Provided passage>
--- Begin ---

Mornin Jeff, Mike, Gobblin, Hankus and whoever that eskimo chick is..


----------



## Jeff C. (Dec 30, 2010)

Miguel Cervantes said:


> Mornin Jeff, Mike, Gobblin, Hankus and whoever that eskimo chick is..



Mornin' Miguel ....yeah, she looks COLD

Catch up with y'all later, gotta get ready to go!!!


----------



## Redneck Maguiver (Dec 30, 2010)

Yo...  wazzup fellow woodyites..


----------



## Miguel Cervantes (Dec 30, 2010)

Redneck Maguiver said:


> Yo... wazzup fellow woodyites..


 
Hey Kim. I like that new bike you have in your avatar.


----------



## Hooked On Quack (Dec 30, 2010)




----------



## jmfauver (Dec 30, 2010)

Jeff C. said:


> Purty good....except that I have to work today and tomorrow, but I'm not complainin, just would've preferred stayin in the deer woods.



that would be the preferred way to spend a few days....



Miguel Cervantes said:


> Mornin Jeff, Mike, Gobblin, Hankus and whoever that eskimo chick is..





Redneck Maguiver said:


> Yo...  wazzup fellow woodyites..





Hooked On Quack said:


>




Morning all.....


----------



## Hankus (Dec 30, 2010)

Headin to the home of the world record bass


----------



## mudracing101 (Dec 30, 2010)

--- End ---

Given entries>
--- Begin ---

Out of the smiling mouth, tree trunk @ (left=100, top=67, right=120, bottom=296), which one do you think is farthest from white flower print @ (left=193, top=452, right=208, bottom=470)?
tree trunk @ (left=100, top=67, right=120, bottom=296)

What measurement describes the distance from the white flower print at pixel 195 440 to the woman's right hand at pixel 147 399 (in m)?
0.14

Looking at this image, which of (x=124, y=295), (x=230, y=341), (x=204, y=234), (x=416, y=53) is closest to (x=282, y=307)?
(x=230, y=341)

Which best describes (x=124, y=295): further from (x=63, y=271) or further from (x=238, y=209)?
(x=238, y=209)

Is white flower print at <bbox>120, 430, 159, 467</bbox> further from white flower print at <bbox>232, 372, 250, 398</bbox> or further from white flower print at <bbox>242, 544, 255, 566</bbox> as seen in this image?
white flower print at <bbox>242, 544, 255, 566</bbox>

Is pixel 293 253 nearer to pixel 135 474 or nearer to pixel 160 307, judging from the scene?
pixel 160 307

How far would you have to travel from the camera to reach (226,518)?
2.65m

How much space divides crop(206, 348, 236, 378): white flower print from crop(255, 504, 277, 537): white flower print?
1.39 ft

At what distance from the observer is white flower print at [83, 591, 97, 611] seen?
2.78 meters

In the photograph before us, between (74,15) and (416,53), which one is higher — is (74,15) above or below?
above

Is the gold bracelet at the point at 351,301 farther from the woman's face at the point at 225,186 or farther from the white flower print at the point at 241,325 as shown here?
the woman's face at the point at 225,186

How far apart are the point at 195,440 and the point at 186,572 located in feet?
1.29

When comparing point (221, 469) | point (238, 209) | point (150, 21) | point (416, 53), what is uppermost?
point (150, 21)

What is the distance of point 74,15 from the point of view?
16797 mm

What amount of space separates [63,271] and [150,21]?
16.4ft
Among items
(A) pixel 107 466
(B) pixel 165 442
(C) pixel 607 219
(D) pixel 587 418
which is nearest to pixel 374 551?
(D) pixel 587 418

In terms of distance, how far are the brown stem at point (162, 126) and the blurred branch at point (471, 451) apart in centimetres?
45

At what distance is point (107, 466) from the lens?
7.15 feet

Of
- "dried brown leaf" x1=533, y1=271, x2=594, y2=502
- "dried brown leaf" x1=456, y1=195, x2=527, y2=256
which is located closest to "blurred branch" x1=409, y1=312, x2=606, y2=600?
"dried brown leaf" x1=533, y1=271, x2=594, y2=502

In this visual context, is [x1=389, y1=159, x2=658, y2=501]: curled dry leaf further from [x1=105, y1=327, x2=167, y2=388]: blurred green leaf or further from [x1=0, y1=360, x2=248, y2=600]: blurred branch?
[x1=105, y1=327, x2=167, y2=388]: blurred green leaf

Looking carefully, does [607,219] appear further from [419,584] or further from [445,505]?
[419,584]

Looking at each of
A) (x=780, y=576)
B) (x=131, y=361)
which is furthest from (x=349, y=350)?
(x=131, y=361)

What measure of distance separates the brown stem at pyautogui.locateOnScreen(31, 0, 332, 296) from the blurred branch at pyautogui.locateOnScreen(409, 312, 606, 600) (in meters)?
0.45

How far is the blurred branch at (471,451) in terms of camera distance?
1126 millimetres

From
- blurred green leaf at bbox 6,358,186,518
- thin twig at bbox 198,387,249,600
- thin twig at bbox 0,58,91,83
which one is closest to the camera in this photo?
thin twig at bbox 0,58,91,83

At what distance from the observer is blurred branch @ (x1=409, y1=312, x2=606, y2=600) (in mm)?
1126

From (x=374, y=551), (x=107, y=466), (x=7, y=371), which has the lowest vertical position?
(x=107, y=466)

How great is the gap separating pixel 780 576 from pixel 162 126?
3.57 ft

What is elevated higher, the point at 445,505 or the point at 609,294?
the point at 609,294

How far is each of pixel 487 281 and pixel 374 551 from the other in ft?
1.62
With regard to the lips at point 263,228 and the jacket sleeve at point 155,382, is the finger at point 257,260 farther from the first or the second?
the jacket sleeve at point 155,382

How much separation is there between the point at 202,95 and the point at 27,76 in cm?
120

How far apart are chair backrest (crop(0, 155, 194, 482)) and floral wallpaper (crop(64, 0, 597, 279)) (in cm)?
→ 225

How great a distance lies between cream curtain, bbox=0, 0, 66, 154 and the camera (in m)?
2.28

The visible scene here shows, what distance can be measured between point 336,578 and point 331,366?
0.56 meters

--- End ---

What is asked> Write out the portion of the forum thread that opens with the words containing "## jmfauver (Dec" and closes with "the deer woods.". Work only from the forum thread.

Correct result>
## jmfauver (Dec 30, 2010)

Jeff C. said:


> Purty good....except that I have to work today and tomorrow, but I'm not complainin, just would've preferred stayin in the deer woods.